Punjab Lok Congress Party symbol |
The image shown above is being used by a political party as its logo (see here). This may seem a rather strange adoption, yet it has occurred in the Punjab in Northern India. Not only is hockey the national sport of India but the Punjab is undoubtedly the spiritual home of Indian hockey. It could be argued that it is very appropriate for a hockey symbol to be adopted in a sports-mad place like the Punjab.
Apart from the sport of hockey, the city of Jalandhar in the Punjab is the home of the Indian sports industry which has been responsible for producing much of the world’s hockey equipment for the past seventy years. The actual introduction of hockey to the Indian Sub-Continent and the birth of the manufacturing industry is the subject of another and much longer story that goes back to the days of the Raj.
However, your writer, The Hockey Museum’s (THM) Curator Mike Smith, has a story to tell about the predominance of hockey in the Punjab. He was a frequent visitor to India over four decades and when his younger son wanted a ‘gap year experience’ where better than a visit to the welcoming, friendly Punjab and Jalandhar in particular. A few miles outside Jalandhar lies the rural village of Sansarpur – this really is the spiritual home of Indian hockey. It is a fact, which we are confident cannot be contradicted, that more Olympic and World Cup hockey medalists have come from this village than any other town on the planet. The basic but strong playing facilities nurtured India’s greatest players through the twentieth century. They have a very cosy clubhouse within which are proudly shown all the great hockey players who are the sons of Sansarpur. It is one of those rare places that makes the hairs on the back of one’s neck stand up!

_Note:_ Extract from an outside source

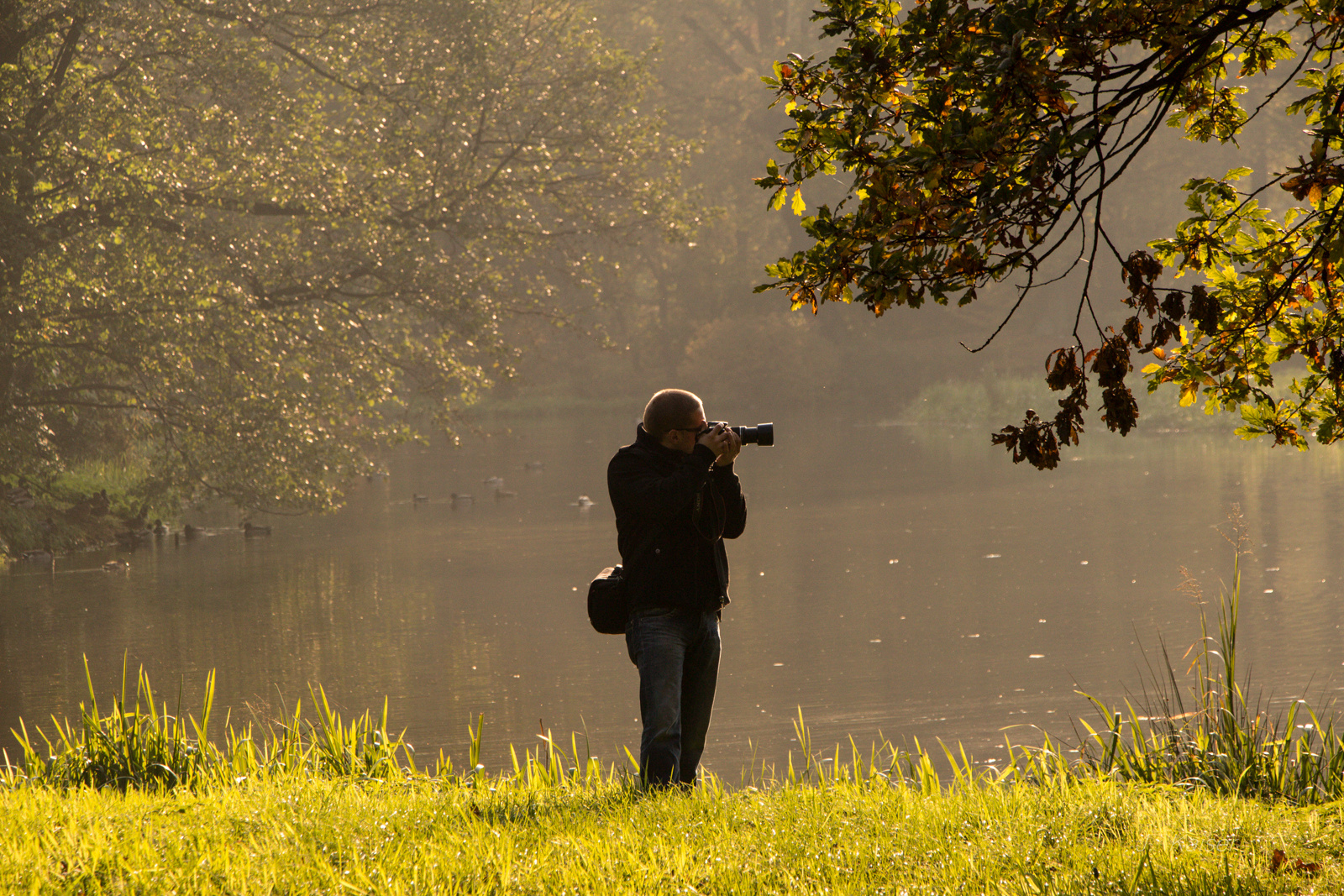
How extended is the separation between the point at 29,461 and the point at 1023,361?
3515 cm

Through time-honoured friendships, our Curator’s son and his travelling companion were invited to daily practice and training at Sansarpur – what an amazing privilege. The ‘travelling companion’ was the Curator’s godson, the son of THM co-founder David Wareham. It is not surprising that the fathers decided to visit India to coincide with the end of their sons’ gap year visit. The highlight was undoubtedly for the fathers to umpire a game on the pitch at Sansarpur, contested by teams which included both boys and watched by the bemedaled sons of Sansarpur. Money cannot buy unique occasions like that.